15/3/2018 - São Roque - SP

Era uma mulher como qualquer outra. Com sonhos como quaisquer outros. Com a perseguição intrínseca da exigência pelo gênero, pela atitude, pela interseccionalidade de valores que não fecham. Que não encaixam. Nos discursos, a voz doce suaviza a aspereza das dores, da pobreza, da crueldade de viver certos momentos. Alguns dias poderiam ser anulados - nada mais justo aos dias que a anularam.

As pessoas ao redor, cegas, não percebiam as lágrimas e confundiam a beleza com a facilidade de tocar as horas com as dificuldades. Nunca cogitou outro lugar senão a rua. Jamais pensou em outro roteiro senão o de mulher. Já entendia que os problemas eram somáticos e que a percepção quase nunca se dava ao trabalho da ambivalência.

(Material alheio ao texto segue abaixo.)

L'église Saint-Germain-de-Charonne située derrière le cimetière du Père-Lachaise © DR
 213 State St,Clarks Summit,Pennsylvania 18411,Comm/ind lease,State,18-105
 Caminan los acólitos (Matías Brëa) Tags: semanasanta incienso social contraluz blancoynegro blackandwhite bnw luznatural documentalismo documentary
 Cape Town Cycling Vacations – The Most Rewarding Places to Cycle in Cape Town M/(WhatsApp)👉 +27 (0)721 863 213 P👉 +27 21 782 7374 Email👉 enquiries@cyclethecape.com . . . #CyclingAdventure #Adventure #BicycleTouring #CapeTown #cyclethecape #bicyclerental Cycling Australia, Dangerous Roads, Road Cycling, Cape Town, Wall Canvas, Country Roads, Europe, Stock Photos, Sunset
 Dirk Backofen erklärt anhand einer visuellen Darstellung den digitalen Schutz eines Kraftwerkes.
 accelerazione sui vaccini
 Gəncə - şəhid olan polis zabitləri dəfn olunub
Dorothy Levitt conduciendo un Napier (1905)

É que as pessoas, via de regra, não estão dispostas a mudar de lugar. Não há discurso que possa se sobressair ao silêncio de quem privilegia. Ecos ensurdecedores de um reflexo que, de tão longe, machuca. Que, de tão irreal, imerge na realidade de quem não tem escolha.

Cuida o trajeto, a bolsa, as contas e o tamanho da saia. Cuida o horário, a demora, a violência e o silêncio para as barbaridades que ouve. Não há tempo a perder com respostas à desesperança da estagnação dos tempos. Ela sabe que é errado, mas antes chegar em casa com os sentimentos violados do que o corpo. Ela comemora sempre que chega em casa.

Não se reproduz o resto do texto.